===== Exercise text

A reader asks:
This friend of mine is deathly scared of opening microwaves before they have finished. For example, put something in for a minute, wait about 55 seconds, get impatient and just pull the door open. The microwave stops, and my friend thinks that it takes some time (few seconds) for all the radiation to disappear. So if i ever do this around him, he thinks he might well be losing his ability to reproduce.
Is this true? I would have thought not, but you never know.
His technique is to wait until the microwave fully finishes beeping before it is safe to open.
The radiation level inside a microwave oven will actually drop to zero pretty much instantaneously after the magnetron is powered down by the safety interlock on the door latch.
Why, one might ask, is this so?
The radiation really is bouncing around in there, after all, reflected by the metal walls and the mesh on the inside of the door (the holes in the door-mesh are much too small to let through the radiation, which has a wavelength of about 12.4 centimetres).
Well, here's an analogy for you. Microwave radiation has a much lower frequency than visible light; 12.4-cm microwaves have a wavelength about 165,000 times that of the reddest light humans can see. But both microwave radiation and visible light travel at the speed of light, 299,792,458 metres per second in vacuum and very marginally slower in air.
Think of the microwave, therefore, as a mirrored box with a light-bulb in one corner lighting it up. Light's bouncing off the walls of the box, just like microwave radiation inside an oven.
If you turn the light bulb off, how long do you think the box would stay lit up?
The reason why the box would go dark pretty much instantaneously, just like the microwave, is that there's no such thing as a perfect mirror, for either wavelength of radiation. Even telescope mirrors only reflect about 95% of the light that hits them. And lightspeed radiation will bounce off the mirrors many, many, MANY times per second. So even a very slight loss of intensity with each reflection will eat all of the radiation in almost no time.
Let's consider radiation bouncing back and forth in the longest axis of a large microwave oven - let's say a whole metre - and assume that 99.9% of it bounces back each time. It'd actually be considerably less, and normal microwave ovens are much smaller than this, but let's presume someone's made a carefully-tuned microwave oven designed to resonate for as long as possible.
(This test microwave is also empty. Obviously if there's food in there then it'll soak up microwaves too, like a non-reflective object would inside a mirror-box.)
In one second, the microwaves in this giant super-reflective oven would have bounced off a wall 299,792,458 times - because that's the speed of light in a vacuum in metres per second - if there wasn't any air in the oven. Since light moves marginally slower in air, light would only have bounced about 299,702,547 times in a second if there were mirrors on each end and air in the oven. Microwaves slow down slightly in air as well, but even less than light.

==========
===== Supplied records

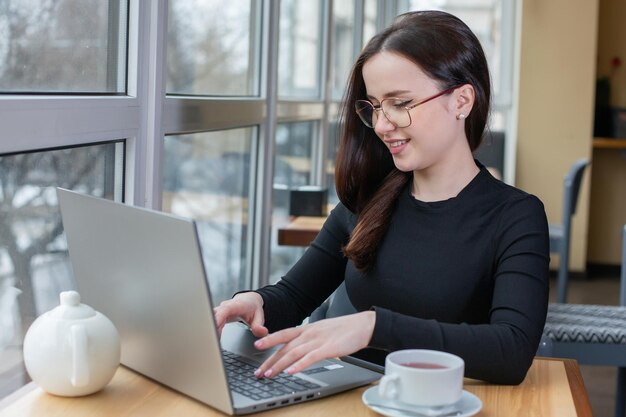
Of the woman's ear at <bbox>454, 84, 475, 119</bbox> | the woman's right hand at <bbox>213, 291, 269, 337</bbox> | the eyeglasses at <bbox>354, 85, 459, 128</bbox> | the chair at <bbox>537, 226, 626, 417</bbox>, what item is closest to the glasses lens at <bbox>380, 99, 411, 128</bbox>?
the eyeglasses at <bbox>354, 85, 459, 128</bbox>

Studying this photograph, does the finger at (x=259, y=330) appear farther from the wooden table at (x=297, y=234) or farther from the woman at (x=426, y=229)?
the wooden table at (x=297, y=234)

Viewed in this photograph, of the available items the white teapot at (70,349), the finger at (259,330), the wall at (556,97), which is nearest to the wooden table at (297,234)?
the finger at (259,330)

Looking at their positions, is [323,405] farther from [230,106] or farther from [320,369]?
[230,106]

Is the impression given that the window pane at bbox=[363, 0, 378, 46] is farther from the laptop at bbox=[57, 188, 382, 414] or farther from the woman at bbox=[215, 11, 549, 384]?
the laptop at bbox=[57, 188, 382, 414]

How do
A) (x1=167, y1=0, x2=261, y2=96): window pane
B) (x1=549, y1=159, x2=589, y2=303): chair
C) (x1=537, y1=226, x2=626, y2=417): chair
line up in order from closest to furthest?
(x1=167, y1=0, x2=261, y2=96): window pane, (x1=537, y1=226, x2=626, y2=417): chair, (x1=549, y1=159, x2=589, y2=303): chair

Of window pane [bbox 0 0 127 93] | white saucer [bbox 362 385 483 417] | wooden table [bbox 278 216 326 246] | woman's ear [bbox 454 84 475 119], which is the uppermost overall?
window pane [bbox 0 0 127 93]

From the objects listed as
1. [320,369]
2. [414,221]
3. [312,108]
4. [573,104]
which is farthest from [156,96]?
[573,104]

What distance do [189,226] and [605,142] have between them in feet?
17.5

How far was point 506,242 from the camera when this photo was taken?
142 centimetres

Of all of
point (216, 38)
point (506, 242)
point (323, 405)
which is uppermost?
point (216, 38)

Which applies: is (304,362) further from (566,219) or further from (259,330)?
(566,219)

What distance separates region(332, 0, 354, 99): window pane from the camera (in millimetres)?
4230

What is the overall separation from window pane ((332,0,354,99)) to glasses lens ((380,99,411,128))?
270cm

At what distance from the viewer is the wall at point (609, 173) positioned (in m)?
6.15
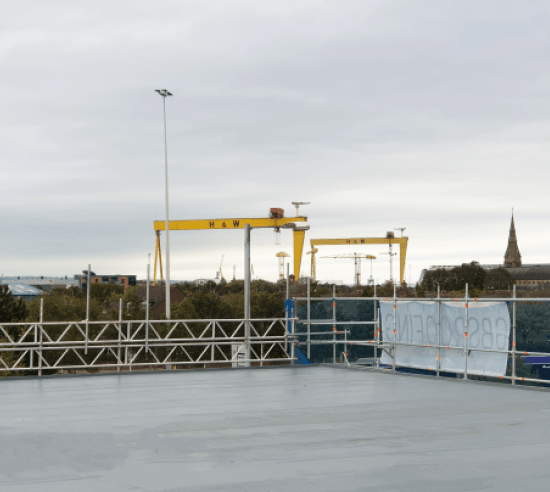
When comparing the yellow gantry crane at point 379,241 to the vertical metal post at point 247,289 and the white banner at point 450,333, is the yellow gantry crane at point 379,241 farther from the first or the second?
the white banner at point 450,333

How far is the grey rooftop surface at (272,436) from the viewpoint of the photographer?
Answer: 8250 mm

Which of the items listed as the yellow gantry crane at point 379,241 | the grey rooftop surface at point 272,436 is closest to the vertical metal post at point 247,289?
the grey rooftop surface at point 272,436

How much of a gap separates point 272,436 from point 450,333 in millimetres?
9910

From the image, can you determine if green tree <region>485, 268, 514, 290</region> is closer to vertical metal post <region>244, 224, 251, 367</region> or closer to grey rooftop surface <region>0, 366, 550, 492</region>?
vertical metal post <region>244, 224, 251, 367</region>

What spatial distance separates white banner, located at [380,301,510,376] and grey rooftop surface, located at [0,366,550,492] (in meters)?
1.00

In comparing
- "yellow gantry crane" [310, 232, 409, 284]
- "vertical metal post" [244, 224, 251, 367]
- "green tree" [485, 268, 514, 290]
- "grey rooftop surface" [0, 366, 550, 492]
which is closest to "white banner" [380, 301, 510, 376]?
"grey rooftop surface" [0, 366, 550, 492]

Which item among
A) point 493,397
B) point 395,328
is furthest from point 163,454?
point 395,328

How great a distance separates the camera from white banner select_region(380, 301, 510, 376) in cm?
1828

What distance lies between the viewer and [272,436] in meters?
10.9

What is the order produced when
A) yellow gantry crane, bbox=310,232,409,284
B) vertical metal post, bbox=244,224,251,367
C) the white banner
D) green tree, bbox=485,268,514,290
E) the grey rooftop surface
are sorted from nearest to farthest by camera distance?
the grey rooftop surface
the white banner
vertical metal post, bbox=244,224,251,367
yellow gantry crane, bbox=310,232,409,284
green tree, bbox=485,268,514,290

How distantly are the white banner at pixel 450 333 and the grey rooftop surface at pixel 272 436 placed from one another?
3.29ft

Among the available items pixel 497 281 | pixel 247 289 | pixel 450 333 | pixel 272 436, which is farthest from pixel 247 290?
pixel 497 281

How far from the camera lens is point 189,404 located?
47.2 feet

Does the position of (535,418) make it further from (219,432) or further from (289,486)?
(289,486)
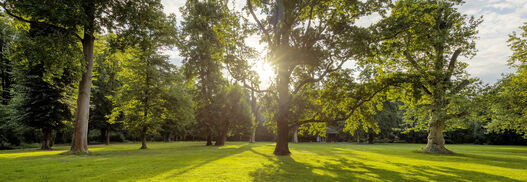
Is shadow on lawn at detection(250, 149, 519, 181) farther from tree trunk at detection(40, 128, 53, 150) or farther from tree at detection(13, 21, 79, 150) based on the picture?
tree trunk at detection(40, 128, 53, 150)

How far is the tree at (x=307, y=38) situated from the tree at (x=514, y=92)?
14572 mm

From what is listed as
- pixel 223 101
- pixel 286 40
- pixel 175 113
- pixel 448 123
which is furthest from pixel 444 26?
pixel 175 113

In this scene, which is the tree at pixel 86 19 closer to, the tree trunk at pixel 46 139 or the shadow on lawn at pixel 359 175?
the tree trunk at pixel 46 139

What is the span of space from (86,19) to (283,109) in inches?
517

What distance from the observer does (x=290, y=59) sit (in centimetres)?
1620

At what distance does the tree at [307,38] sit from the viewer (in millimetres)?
14516

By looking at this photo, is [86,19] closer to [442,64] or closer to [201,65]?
[201,65]

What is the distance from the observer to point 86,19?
13.8 meters

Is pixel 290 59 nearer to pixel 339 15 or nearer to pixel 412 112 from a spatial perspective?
pixel 339 15

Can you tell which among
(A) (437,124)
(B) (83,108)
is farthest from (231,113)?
(A) (437,124)

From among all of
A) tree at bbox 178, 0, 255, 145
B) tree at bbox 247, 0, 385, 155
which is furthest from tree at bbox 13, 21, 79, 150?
tree at bbox 247, 0, 385, 155

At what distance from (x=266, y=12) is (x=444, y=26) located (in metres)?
18.6

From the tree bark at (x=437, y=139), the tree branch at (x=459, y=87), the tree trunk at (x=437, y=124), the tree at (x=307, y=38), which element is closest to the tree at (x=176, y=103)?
the tree at (x=307, y=38)

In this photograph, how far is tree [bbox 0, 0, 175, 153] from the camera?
499 inches
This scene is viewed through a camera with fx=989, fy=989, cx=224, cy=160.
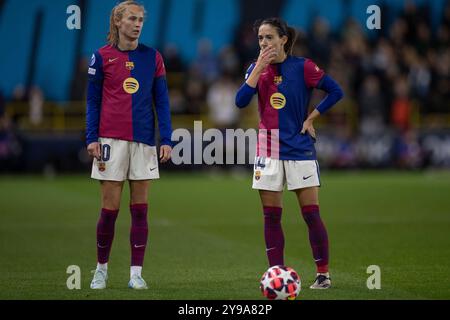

==========

## [Activity list]
A. According to the text about microwave oven radiation, about what percentage of the light that hits them do telescope mirrors reflect?
B. Continue the text about microwave oven radiation from the point where it stops.

## [Task answers]
A. About 95%.

B.
The first time the radiation bounced, it'd be down to 0.999 of its original intensity. After bounce two, it'd be 0.998. After ten bounces, 0.99. After fifty, 0.951. It's easy to figure this out - it's just the portion of the radiation that bounces off, in this case 0.999, to the power of the number of bounces. 0.999^50 equals 0.951.
As you can see, the intensity is dropping pretty fast, and will be almost zero after a lot fewer than 299.8 million bounces.
After one millionth of a second there would have been almost 300 bounces, and the intensity would be down to 0.74 of its original value. After ten millionths of a second, there would have been almost 2998 bounces, and the intensity would be 0.0498. After a hundred millionths of a second - one ten-thousandth - the intensity would be down to 0.000000000000094.
In a real microwave oven, smaller and with much higher reflection losses, the microwave intensity would actually be functionally zero after less than a millionth of a second, even if there's no food in there soaking up radiation.
So you'd need to open that door pretty darn fast to encounter any microwaves.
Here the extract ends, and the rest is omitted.